那名保安將安卉送到家,將一袋袋的東西放到玄關,離開前還不忘叮囑安卉小心一點,有什麼事就到聯係大廈保安室。
送走保安,關好門,連擺放在玄關的東西都沒收拾,安卉就已經是全身無力的癱倒在了沙發上,一動不動。現在想起剛剛在街上那一幕,她更加是後怕,還沒幹的冷汗又流出來了。
這到底是怎麼回事?真的是她得罪了人嗎?還是……
如果真的是她得罪了什麼人,那,那人捉她去到底是想幹嘛?隻是想向她一個人報複那麼簡單嗎?
安卉蜷縮成一團,這一刻,她多想黃楚能在她的身邊,告訴她不要怕。
她翻出手機,撥通了黃楚的號碼,對麵卻傳來在她聽來異常冰冷的話語:“對不起,您撥打的號碼現在無法接聽,請在嘟聲後留言…… sorry, the number you just dialed is not available……”
安卉沉默了三秒,對著手機含淚,“我想你了。”
等安卉鎮定下來,已經是兩個小時以後。將整整一周沒有收拾過得屋子收拾幹淨,整理好,再簡單的弄了一些東西吃,美美的的洗了一個澡……忙忙呼呼的,一眨眼就已經是晚上9點多的時候了。雖然是夏末,但她卻感覺到了一絲冷意。
外麵似乎吹起了大風,稍大的風從敞開的窗台吹了進來,窗簾呼呼的飄起落下。
她隻穿著絲質的雪白睡裙的身體莫名其妙的抖了一下,正想要走過去拉上窗簾,這時客廳裏的電話響了起來,在靜謐寬大的空間中顯得有點刺耳尖利。她倏地的回頭,像是被突然響起的電話聲嚇到。她慢慢的走過去,看了一下電話的屏幕,上麵顯示是一個匿名電話。她疑惑的接起電話,問,“喂,你好,請問是誰?喂,請說話……”她連續問了好幾遍,電話那頭仍舊沒有人回答。她無趣的掛上電話,心裏想,什麼人那麼無聊,竟還玩起這樣無聊的遊戲。
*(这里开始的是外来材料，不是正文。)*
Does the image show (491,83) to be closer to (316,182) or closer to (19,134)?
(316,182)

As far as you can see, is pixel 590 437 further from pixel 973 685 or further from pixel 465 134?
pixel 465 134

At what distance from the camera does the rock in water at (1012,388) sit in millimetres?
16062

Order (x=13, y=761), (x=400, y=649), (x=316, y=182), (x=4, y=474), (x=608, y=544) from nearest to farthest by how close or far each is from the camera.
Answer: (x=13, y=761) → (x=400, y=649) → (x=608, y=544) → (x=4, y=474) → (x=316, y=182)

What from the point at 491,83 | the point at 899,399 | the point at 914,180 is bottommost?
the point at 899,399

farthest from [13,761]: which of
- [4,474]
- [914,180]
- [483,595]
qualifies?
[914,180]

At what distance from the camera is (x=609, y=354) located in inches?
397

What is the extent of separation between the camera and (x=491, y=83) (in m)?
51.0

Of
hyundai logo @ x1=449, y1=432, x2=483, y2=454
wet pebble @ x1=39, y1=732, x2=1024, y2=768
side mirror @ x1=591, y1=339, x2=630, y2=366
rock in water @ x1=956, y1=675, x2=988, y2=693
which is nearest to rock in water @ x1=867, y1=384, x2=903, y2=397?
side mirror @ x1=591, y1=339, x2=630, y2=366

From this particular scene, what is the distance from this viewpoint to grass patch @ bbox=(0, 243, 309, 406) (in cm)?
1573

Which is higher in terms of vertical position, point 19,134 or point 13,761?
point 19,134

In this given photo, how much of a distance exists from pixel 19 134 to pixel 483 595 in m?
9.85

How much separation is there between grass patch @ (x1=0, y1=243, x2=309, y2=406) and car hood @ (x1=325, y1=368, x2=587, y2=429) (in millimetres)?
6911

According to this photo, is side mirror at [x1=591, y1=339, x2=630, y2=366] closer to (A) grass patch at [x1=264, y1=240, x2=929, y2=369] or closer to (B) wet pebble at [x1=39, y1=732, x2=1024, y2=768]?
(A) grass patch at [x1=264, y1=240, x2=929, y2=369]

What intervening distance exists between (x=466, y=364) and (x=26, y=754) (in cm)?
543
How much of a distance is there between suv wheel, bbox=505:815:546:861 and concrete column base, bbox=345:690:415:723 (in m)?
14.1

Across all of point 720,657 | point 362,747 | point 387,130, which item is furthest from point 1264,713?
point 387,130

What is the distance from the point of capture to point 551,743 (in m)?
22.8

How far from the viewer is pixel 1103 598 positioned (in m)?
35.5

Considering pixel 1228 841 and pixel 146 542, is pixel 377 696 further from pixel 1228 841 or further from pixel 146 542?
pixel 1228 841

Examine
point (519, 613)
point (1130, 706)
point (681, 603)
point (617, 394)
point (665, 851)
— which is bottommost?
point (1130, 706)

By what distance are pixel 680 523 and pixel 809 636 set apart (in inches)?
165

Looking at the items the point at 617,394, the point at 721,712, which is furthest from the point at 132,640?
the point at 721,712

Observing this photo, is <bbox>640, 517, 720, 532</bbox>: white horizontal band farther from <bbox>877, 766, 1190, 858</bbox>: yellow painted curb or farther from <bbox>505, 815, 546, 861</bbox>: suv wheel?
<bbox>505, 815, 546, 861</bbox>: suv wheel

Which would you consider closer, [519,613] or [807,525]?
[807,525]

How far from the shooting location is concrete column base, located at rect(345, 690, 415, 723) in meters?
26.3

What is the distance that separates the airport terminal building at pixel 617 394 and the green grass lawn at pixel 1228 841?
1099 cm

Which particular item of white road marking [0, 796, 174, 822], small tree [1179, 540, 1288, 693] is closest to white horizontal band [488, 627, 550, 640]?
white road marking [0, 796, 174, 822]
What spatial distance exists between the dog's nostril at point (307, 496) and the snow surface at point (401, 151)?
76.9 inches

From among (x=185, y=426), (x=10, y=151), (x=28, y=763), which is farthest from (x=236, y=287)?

剛轉身,剛掛下的電話又響了起來。安卉皺眉,又回頭一看屏幕,又是剛才那個匿名電話打來的。安卉又接起電話,這一次對方並沒有像剛才那樣的沉默不語,在安卉剛詢問了一聲後,先是有一秒的沉寂,然後在沉靜中突然想起一連串的低沉壓抑的笑聲,“嘿嘿嘿……”漸漸的低沉劃破寧靜的空間,慢慢的變得刺耳,仿佛是從很遙遠很遙遠的地獄所傳來的尖利笑聲一樣的令人毛骨悚然。窗外一陣風吹進來,吹得窗簾滿空翻飛,在夜色中形成一個悚然的弧度。
安卉打了個寒顫,二話不說,啪的一聲掛上電話。她有點害怕了,回想起今天下午所發生的事情,一聯想起來,似乎感覺兩者之間肯定有著千絲萬縷的關係。是同一夥人幹的吧,捉不到她,竟用那麼卑鄙的手法來嚇唬她!無恥的混蛋!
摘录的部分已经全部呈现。